M.Tech. Jarno N. Alanko defends his doctoral thesis “Space-Efficient Algorithms for Strings and Prefix-Sortable Graphs” on Wednesday the 3rd of June 2020 at 16 o’clock. His opponent is Assistant Professor Sharma Thankachan (University of Central Florida, USA) and custos Professor Veli Mäkinen (University of Helsinki). The defence will be held in English.

The defence can be followed as a live stream here.

Summary:

Space-efficient data structures are an active field of research that has found many applications in combinatorial pattern matching and bioinformatics. The idea is to build data structures that occupy space close to an information-theoretic lower bound, or even less, but still support efficient query operations. In the past few decades, compact index structures have been designed for a variety of different types of data, including bit vectors, strings, trees and graphs, to name a few prominent applications.

In this thesis, we design and apply compact data structures for problems related to bioinformatics, and advance the theory of Wheeler graphs, which are a class of graphs that admit a compact indexing data structure. The work is based on four published papers.

In the first two papers, we propose compact solutions for two problems on strings. In Paper I, we design and implement an algorithm that computes the classical greedy approximation for the shortest common superstring problem. In Paper II, we design and implement data structures for storing a variable-order Markov model in a compact and queryable form.

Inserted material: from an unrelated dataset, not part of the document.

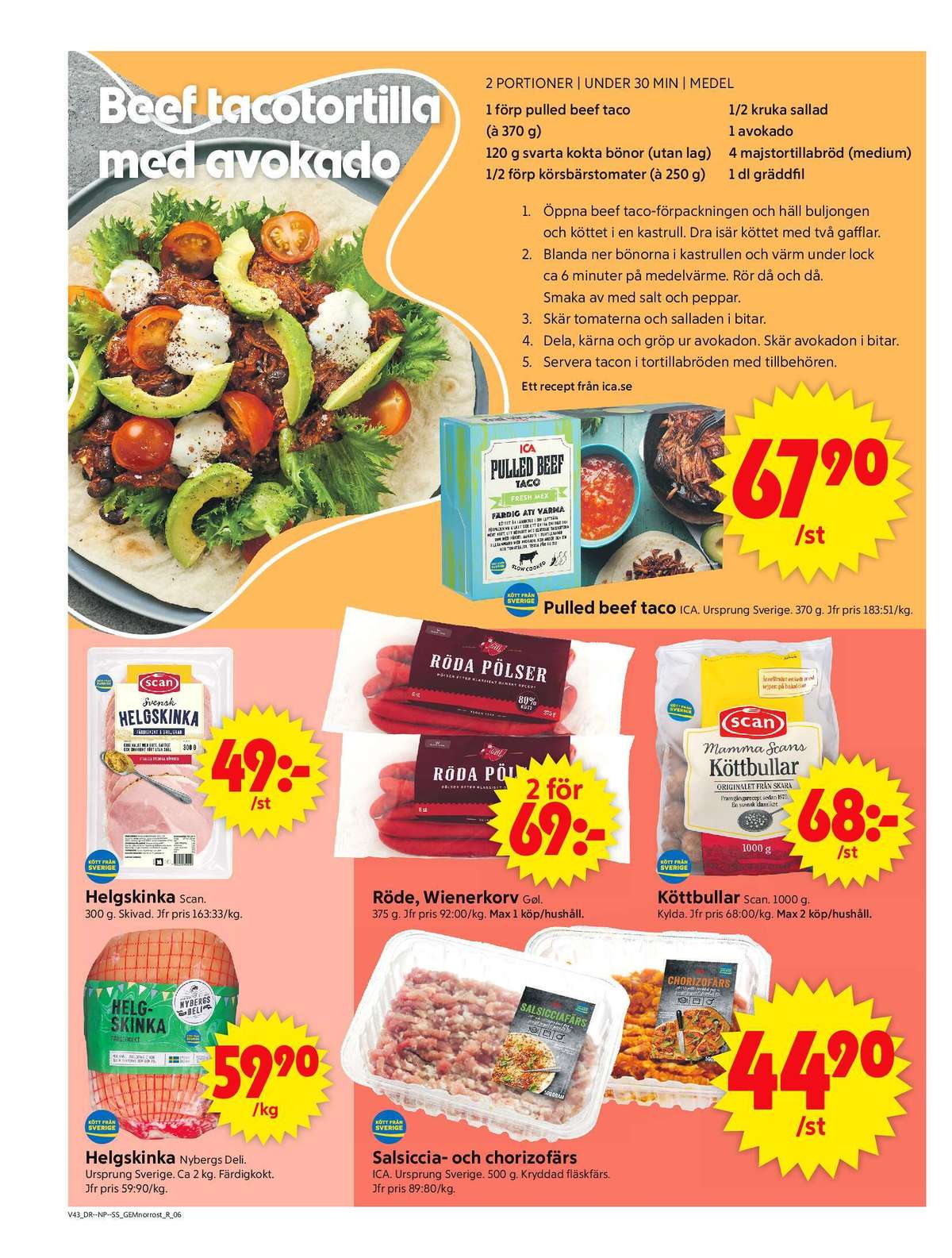Se ICA Supermarket reklamblad för vecka 43 på Kampanjveckan.se. Se bra erbjudanden på många varor, t.ex. helgskinka nybergs deli eller salsicciafärs ica. Läs reklambladet här! Sida 8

The last two papers of the thesis expand the theory of Wheeler graphs. In Paper III, we extend the theory into finite state automata, leading to a number of interesting algorithms for recognizing, sorting, determinizing and minimizing automata that are Wheeler graphs. We also show how to turn any acyclic automaton into the minimum equivalent Wheeler graph automaton. In Paper IV, we propose a method to compress a Wheeler graph while retaining the indexing functionality, by generalizing a recently introduced method of tunneling from the Burrows-Wheeler transform to Wheeler graphs.